You would think people would endorse opening a shelter so some of our most vulnerable citizens won't be out on the street. Not some of these NIMBY folks! They would oppose a shelter, on the grounds that it might bring social problems into their neighborhood.
Same for sports bars. Why do some NIMBY folks oppose them? Because they don't want inebriated fans making noise in their neighborhood. "Not in my back yard!"
Then you have "BANANA" people. This stands for Build Absolutely Nothing Anywhere Near Anyone.
These folks go beyond what NIMBY folks call for and oppose any building that's big, including galleries, skyscrapers, shopping malls and any sports-related project ranging from stadiums to golf courses.
Moreover, while NIMBY people always like to point out other areas of town a project could go, the attitude of BANANA people is "don't build it at all."
If the building project is publicly funded, BANANA folks will definitely want taxes going to something else more important. But there are other BANANA people who also oppose private developments and claim it will harm others' businesses, ruin the landscape, create traffic or something else.
The key point is usually nothing will satisfy them. No matter what the developer does to meet the concerns, no matter what changes to the design are made, BANANA activists will oppose it no matter what.
That leads me to a third acronym. "CAVE", which is Citizens Against Virtually Everything.
This is a catch-all term to describe not only all the NIMBY and BANANA folks, but everyone who opposes everything else, too. CAVE activists not only oppose new arenas, developments and the like; they will even oppose new infrastructure, bridges and even public transportation. If someone is always opposed to new bridges or subway lines, in addition to the stadiums, that someone is definitely a CAVE person.

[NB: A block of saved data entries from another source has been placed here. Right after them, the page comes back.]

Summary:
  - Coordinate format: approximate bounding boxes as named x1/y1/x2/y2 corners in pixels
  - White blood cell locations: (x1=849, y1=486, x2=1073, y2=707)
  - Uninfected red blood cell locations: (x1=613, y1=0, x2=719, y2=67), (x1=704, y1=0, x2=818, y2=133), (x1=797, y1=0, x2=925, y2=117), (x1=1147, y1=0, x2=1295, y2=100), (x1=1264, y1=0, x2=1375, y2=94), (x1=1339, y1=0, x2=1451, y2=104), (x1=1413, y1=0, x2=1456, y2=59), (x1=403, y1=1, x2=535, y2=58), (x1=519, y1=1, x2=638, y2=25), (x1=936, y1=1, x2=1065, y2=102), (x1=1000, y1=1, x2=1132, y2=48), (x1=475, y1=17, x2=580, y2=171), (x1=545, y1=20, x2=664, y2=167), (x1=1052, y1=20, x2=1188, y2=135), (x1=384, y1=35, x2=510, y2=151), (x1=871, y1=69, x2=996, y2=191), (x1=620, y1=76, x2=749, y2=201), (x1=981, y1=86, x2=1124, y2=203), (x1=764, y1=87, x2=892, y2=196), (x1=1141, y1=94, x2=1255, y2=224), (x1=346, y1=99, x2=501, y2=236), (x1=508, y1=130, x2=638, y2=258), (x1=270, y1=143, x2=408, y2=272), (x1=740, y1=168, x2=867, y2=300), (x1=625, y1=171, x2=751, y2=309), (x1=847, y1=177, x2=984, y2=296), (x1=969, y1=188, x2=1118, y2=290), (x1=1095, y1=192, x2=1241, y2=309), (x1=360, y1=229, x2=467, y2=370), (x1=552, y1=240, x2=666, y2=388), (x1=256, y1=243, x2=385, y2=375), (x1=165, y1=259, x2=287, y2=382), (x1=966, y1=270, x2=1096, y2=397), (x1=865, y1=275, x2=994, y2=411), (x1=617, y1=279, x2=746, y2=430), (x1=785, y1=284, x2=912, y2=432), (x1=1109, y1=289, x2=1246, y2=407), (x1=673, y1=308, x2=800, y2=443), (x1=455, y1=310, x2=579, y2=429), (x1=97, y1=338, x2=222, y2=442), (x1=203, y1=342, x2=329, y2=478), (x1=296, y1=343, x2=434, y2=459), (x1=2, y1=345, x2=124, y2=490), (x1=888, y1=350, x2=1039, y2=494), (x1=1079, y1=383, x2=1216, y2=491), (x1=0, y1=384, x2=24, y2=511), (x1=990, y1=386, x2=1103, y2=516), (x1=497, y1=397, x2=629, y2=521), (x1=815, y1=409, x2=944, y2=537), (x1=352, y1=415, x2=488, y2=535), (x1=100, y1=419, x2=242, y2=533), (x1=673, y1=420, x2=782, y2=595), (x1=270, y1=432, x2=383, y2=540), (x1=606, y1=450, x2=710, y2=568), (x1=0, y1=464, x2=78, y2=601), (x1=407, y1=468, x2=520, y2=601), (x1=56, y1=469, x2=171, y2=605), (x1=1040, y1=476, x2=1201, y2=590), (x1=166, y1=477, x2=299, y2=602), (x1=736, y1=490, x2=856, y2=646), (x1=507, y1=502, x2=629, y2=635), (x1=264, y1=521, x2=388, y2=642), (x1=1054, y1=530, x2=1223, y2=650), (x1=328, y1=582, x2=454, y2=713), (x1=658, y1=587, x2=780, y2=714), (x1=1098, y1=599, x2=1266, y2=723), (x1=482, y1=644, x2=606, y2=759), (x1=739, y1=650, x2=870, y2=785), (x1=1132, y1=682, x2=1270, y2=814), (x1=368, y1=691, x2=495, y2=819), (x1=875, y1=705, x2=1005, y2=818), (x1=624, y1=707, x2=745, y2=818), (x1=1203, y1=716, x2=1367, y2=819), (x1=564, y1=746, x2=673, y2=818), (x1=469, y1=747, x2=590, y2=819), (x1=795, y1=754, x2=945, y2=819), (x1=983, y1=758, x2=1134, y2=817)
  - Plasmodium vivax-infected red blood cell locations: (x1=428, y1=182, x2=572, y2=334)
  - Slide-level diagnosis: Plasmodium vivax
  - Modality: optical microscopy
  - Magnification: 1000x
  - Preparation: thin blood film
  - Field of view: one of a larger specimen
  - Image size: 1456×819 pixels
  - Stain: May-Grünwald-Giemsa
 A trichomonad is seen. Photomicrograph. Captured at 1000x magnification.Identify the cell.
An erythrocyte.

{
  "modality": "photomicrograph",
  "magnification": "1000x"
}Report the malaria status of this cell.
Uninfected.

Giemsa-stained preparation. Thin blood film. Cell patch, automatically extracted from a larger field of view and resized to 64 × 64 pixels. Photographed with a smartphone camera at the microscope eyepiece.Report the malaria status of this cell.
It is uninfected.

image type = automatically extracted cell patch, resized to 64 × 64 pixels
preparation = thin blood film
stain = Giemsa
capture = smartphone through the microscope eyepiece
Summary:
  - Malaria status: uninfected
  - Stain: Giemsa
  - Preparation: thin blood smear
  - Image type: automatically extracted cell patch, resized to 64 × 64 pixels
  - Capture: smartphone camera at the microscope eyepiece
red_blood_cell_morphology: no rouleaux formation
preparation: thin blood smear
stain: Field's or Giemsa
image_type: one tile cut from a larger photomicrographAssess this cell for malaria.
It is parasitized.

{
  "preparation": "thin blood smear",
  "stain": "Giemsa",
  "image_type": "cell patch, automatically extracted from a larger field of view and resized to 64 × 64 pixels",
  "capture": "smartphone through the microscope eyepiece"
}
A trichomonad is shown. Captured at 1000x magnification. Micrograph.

It should be obvious by now that I am not a big fan of these movements. In fact, there is an acronym that describes me, too. "ABCD" - Annoyed By CAVE Dwellers."
Some of what these folks stand for is legitimate. I wouldn't want some polluting plant nearby, either, and sometimes you need to stand up to ignorant developers who would tear down historic buildings.
I think most people, even pro-stadium people, agree money should be set aside for infrastructure, housing needs should be addressed, and that communities be run in a fiscally responsible manner.
But when a vocal opposition keeps on obstructing every stadium, every art gallery, every casino and every project that might make a community vibrant, that's different.
Any community worth its salt ultimately needs to invest in such projects to keep it moving forward, in addition to investing in the roads, dealing with housing and so on. Regardless of whether this investment is through public or private funding, it has to be done.
To me, the story of the fall elections is whether the NIMBY, BANANA and CAVE forces succeed in these races.
The more I think of it, I wonder if maybe I should be cheering these folks on in Regina. If they succeed in stopping the Regina stadium, it will leave the door wide open for Saskatoon to build one and move the Saskatchewan Roughriders to their back yard instead.
I think the acronym for that would be "GLOAT."